Through experimentation and play, Ji interrogates and mismatches genres, situating herself within a unique practice at the crossroads of design, development, strategy and branding. “I think design is inherently interdisciplinary,” she says, “it’s non-linear and messy by nature.” The friends and creatives Ji looks up to are never purely designers: “they’re programmers who write poems, strategists who forage, technologists who are also beekeepers,” she says, which results in work that exists within in-between spaces. “I want to learn everything about food, farming, climate, design, technology, each shift pushes me” Ji says. “The more I learn, the more I see that design, or really, any meaningful work, is about understanding systems, relationships, and the way people move through the world.”

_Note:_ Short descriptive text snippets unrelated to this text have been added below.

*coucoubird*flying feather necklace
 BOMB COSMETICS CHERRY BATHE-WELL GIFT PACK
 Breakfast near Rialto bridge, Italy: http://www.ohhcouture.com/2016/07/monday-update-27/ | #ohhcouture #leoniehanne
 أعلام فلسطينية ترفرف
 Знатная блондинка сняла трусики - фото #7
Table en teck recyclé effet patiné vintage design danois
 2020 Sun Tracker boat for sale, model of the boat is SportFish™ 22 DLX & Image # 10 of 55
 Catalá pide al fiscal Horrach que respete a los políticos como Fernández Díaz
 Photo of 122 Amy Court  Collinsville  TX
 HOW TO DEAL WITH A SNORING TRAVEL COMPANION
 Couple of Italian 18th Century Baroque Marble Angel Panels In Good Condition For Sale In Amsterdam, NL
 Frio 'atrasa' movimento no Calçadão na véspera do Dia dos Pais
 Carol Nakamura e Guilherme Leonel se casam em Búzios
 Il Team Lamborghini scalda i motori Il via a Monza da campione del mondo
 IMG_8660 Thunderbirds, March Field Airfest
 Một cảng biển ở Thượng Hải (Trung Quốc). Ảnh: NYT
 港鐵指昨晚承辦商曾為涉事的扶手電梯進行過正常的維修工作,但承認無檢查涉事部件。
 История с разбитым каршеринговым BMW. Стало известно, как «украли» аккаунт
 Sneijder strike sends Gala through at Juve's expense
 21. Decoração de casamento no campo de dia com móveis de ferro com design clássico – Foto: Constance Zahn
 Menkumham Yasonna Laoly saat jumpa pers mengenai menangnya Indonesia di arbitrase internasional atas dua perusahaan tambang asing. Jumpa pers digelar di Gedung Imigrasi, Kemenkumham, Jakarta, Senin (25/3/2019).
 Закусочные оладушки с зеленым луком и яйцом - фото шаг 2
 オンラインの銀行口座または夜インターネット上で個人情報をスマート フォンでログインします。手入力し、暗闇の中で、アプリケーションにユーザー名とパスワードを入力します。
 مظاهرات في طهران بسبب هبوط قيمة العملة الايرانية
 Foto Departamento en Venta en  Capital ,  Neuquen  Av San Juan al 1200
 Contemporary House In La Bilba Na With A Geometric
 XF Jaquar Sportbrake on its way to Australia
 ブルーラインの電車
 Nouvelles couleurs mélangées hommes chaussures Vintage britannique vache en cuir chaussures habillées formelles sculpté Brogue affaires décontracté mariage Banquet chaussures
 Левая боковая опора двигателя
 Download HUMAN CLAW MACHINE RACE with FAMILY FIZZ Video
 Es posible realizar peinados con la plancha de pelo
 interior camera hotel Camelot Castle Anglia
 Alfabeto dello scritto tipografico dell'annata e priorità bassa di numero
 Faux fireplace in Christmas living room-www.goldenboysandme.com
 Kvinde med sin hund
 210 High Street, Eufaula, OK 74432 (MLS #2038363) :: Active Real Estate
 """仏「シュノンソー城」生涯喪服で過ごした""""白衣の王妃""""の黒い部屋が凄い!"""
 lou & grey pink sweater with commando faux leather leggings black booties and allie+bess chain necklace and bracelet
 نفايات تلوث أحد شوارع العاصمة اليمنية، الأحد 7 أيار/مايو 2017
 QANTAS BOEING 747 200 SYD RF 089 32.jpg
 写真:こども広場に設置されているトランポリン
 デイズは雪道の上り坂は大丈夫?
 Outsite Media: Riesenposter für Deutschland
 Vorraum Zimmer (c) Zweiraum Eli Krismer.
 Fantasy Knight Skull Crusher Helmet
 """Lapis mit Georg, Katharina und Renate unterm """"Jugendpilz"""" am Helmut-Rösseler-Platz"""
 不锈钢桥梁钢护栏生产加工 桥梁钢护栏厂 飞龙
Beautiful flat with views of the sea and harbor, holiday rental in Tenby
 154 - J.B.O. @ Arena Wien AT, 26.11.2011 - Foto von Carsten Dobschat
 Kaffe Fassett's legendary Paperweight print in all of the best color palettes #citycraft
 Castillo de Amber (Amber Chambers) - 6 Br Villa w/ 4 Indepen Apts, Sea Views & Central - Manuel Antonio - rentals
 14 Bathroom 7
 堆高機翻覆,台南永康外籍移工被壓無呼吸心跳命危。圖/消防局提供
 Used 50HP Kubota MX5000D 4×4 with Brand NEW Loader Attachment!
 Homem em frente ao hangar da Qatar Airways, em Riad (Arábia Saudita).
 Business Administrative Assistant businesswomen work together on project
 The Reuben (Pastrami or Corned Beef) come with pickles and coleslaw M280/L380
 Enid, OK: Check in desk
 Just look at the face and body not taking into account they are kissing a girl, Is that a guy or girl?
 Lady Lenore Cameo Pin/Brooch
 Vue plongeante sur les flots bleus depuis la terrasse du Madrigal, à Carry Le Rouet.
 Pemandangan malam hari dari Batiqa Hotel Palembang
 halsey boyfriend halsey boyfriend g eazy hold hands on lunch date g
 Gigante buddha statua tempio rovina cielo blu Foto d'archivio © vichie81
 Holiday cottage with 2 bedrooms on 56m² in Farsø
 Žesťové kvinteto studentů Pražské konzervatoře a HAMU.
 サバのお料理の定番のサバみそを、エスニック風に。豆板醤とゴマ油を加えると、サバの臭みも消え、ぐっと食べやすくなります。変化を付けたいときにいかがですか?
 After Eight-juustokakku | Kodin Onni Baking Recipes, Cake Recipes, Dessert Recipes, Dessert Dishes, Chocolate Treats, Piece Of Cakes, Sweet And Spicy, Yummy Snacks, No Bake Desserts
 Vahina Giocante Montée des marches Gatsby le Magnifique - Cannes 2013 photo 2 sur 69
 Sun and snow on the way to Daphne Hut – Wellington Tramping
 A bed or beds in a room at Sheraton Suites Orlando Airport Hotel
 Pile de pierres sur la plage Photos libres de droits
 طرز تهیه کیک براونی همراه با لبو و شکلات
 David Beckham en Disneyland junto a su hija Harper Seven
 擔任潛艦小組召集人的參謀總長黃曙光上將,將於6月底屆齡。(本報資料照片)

Ji’s journey into design is one that is in part responsible for her insatiable pursuit of information. “I wish I had an interesting lore, like coding my first web art at nine or building my first software in middle school or something like that,” Ji says, “but unfortunately, I was just a loser who was chronically online.” Ji grew up with no screen time limits, parental controls or, indeed, restrictions of any kind. “Luckily, being terminally online eventually turned into an appreciation for programming and visual language of the web,” Ji adds. By the time college applications rolled around, she realised that what she’s been obsessed with fell under the category of graphic design. “So I took the formal route,” Ji ends, “I went to art school in New York, and became a graphic designer.”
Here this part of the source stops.